There is a real-life link between Gaddafi and Revolution Day in that were it not for him, the novel would probably never have taken the form it did. A few years back, I had at the back of my mind an idea for a novel about someone who has enjoyed great power and is beginning to lose his grip – initially, the idea was that it would be an old king. Then, as the Arab Spring happened and Gaddafi, Mubarak and other dictators who had seemed unassailable were toppled one after the other in the space of a few months, a thought occured to me: ‘hey, I could write that novel about a dictator’! Since my particular interest was not so much in the background to the Arab Spring itself but the wider issues it raises about the corrupting effects and ultimate fragility of power, I decided to set the novel in Latin America, with its long association with dictatorship and hey presto! Carlos Almanzor was born!

Though the character of Carlos was not based on Gaddafi, there are some notable parallels between the two. Both were (initially, at least) broadly socialist in their political beliefs, though Gaddafi has the additional elements of Islam and Arab nationalism which are of course absent in Carlos. Both enjoyed several decades of power, making use of brutal repression and the cult of personality in order to keep it. And both became deluded by it as the years went on.

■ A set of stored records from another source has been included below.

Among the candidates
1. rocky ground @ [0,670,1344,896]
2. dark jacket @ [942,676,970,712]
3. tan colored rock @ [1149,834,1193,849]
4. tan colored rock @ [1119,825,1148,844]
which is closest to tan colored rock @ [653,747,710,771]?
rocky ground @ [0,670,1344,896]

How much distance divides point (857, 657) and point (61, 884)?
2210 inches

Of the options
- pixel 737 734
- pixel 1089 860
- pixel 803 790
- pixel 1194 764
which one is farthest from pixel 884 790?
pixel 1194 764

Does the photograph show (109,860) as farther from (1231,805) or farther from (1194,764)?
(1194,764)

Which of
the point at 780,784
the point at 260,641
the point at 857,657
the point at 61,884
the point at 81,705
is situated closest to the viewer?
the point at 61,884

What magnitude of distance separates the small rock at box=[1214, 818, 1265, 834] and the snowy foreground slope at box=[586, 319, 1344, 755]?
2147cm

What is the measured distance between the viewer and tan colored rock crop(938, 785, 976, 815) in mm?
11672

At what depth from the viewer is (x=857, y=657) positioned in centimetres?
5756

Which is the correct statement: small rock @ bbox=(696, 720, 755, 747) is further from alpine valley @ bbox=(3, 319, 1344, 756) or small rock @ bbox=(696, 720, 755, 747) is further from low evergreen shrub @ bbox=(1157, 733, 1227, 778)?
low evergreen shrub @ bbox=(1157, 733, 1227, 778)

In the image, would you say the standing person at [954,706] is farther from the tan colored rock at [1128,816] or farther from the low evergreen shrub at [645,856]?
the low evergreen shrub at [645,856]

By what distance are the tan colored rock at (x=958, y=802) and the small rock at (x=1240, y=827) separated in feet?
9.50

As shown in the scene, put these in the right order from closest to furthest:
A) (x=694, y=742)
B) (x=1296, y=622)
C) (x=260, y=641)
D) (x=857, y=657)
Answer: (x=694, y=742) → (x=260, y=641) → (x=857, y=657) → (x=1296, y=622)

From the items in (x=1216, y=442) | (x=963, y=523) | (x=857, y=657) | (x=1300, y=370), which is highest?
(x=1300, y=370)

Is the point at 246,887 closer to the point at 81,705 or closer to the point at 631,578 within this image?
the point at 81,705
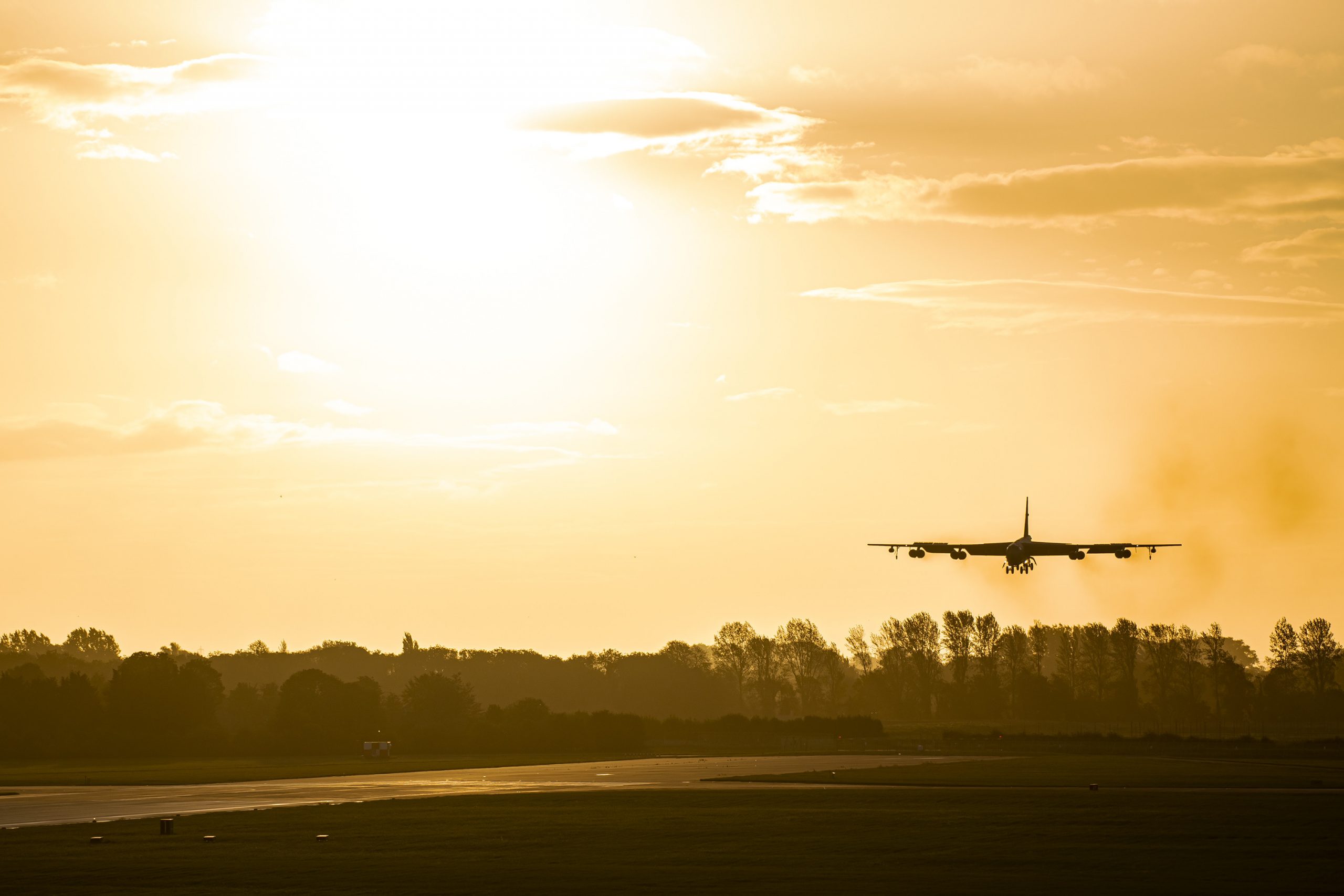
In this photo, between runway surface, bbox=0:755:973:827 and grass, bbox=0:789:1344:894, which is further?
runway surface, bbox=0:755:973:827

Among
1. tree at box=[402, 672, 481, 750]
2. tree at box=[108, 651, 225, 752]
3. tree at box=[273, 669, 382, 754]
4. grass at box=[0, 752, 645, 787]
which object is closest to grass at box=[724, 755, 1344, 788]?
grass at box=[0, 752, 645, 787]

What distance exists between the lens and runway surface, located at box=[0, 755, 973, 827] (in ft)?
235

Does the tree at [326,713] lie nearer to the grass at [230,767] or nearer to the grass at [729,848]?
the grass at [230,767]

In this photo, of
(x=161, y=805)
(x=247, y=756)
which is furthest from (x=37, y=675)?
(x=161, y=805)

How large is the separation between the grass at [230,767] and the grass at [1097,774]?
38.5 m

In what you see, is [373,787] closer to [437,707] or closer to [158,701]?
[437,707]

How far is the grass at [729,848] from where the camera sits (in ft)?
135

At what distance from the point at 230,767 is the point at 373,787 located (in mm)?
45723

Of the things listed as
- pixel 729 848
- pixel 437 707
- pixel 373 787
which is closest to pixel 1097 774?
pixel 373 787

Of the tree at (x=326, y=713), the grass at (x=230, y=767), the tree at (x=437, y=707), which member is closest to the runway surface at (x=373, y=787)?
the grass at (x=230, y=767)

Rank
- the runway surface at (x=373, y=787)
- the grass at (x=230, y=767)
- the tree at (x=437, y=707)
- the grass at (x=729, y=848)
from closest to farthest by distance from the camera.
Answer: the grass at (x=729, y=848)
the runway surface at (x=373, y=787)
the grass at (x=230, y=767)
the tree at (x=437, y=707)

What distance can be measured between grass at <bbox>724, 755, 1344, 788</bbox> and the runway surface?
5826mm

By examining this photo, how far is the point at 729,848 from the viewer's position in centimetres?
4919

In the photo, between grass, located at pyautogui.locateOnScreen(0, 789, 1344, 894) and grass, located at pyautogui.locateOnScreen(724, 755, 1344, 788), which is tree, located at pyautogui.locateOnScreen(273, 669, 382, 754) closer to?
grass, located at pyautogui.locateOnScreen(724, 755, 1344, 788)
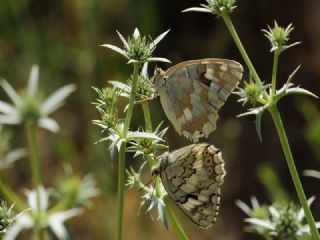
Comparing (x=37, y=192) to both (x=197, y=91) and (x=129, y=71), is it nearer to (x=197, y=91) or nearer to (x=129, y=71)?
(x=197, y=91)

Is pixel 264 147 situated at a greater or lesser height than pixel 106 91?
lesser

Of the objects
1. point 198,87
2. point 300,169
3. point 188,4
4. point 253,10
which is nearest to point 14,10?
point 188,4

There are notable differences too. Carlos’s background is middle-class, not poor; his route to politics via the law not the Army. Though ruthlessly authoritarian in his own country, he does not foster terrorism overseas as Gaddafi did. And for all his faults, he is ultimately more human, less deranged, than Gaddafi.

Though Gaddafi became a rather pathetic figure at the end, he had done many very bad things in his career. I was saddened by the manner but not the fact of his passing. Nevertheless, I do owe him a strange debt, as a source of inspiration for my novel.